*** Opening Document extract ***

Here's the implied question in your behavior:

  • Why should your entire portfolio be treated as a Risk Parity fund, rather than risk parity being one factor in a multi-factor portfolio?

Again, no data.

OK. So one of the bigger issues that has been brought up is that VIX is not actually predictive of future variance in the S&P 500. So I charted it out.

This is another one of those things that should raise red flags for those following along at home.  Folks have pointed out that the VIX doesn't predict market *performance*, but did anyone actually make that claim that it wasn't predictive of future variance?  I even stated the R-squared was around 0.2, so I actually supported the same claim you are making.  The problem is: So what?  What is the logic chain that makes that information valuable? (and remember, it has to be *relatively valuable* to other strategies, not just *absolutely valuable* vs the S&P 500). I just happen to think the claim (about implied volatility predicting future volatility) is useless in the face of known alternatives and the questions listed above.

That's why I picked the 50% loss limit. The system optimizes for that level of risk tolerance.

*** Closing Document extract ***
*** Opening Source material ***

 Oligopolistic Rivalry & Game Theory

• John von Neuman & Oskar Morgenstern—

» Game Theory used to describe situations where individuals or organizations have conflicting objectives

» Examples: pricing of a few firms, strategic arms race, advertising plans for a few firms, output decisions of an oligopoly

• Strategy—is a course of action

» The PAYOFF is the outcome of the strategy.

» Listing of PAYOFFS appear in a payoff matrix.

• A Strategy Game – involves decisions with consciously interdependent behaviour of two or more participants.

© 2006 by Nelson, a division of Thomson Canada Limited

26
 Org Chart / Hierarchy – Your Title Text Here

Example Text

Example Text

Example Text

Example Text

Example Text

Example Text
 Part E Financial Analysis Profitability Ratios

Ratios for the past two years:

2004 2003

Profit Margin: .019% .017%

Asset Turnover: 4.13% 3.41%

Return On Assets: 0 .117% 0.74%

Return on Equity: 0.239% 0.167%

*** Closing Source material ***

_Exercises_
**1.** Please print the passage from the VIX and risk parity discussion word for word, starting with "Here's the implied" and going on through "Again, no data.".
**2.** In the VIX and risk parity discussion, what value does the writer say they gave for the R-squared?
**3.** Pick up the VIX and risk parity discussion from its last sentence and keep it going.

_Solved problems_
**1.**
Here's the implied question in your behavior:

  • Why should your entire portfolio be treated as a Risk Parity fund, rather than risk parity being one factor in a multi-factor portfolio?

Again, no data.

**2.** Around 0.2.

**3.**
Ah, the wonders of marketing.  There is little to no basis for their 50% claim, especially if it is backtested only into the 1990s.  Keep in mind the losses in '29-'32 were WAY bigger than 2008.  What they have done is provided you a slider to choose a loss limit.  There are some statistics around this to give it an air of legitimacy, but in reality, it's part of an oft-used marketing scheme called (among other things) "Fake Precision".  This gives you a precise value to give you an air of comfort that they know what they are doing.  This is designed to lower your stress level and validate that the service you are buying is performing a useful function for you... while actually providing no guarantee of accuracy in return.  I can query 10 people and average their answers as to the height of the Statue of Liberty to the nearest millimeter, but Wikipedia is likely to give me a much more accurate answer (albeit with less precision).  You should want an accurate answer, not a precise one.

Said another way: You are giving up returns in exchange for a false sense of security.  If this helps you sleep at night, then perhaps that false sense does have real economic value for you.  Some people are willing to pay prices for things like that (you can find threads here about robo-advisors and the comfort of those services).  I actually don't have any problem with people doing that as long as they understand they are not reducing their risk, they are merely paying for their emotional comfort with lower returns.  If you both go in with eyes open, and make sure to educate others you are encouraging to follow you with the truth, then it's all good.

Since folks here are maximizing return and accepting the volatility, I don't know why anyone here would be interested in using the VIX as you describe.
If everyone here literally has 100% of their liquid assets in stock indexes all the time, then sure, you're right.

As noted earlier, this is setting up and tearing down a strawman.  To be more clear: Each individual should pick a portfolio that is appropriate for their risk tolerance.  Within that, we accept the volatility as appropriate for the risk we have chosen.  Again, I am not using volatility as risk here, as that simplification for economics papers has some nasty logic holes.

Also, let's be clear on one more concern: Why are they selling the methodology $8 at a time?  If it's really "that good", then they should keep it a secret.  Once a secret is out, the market prices in that information, and the edge goes away.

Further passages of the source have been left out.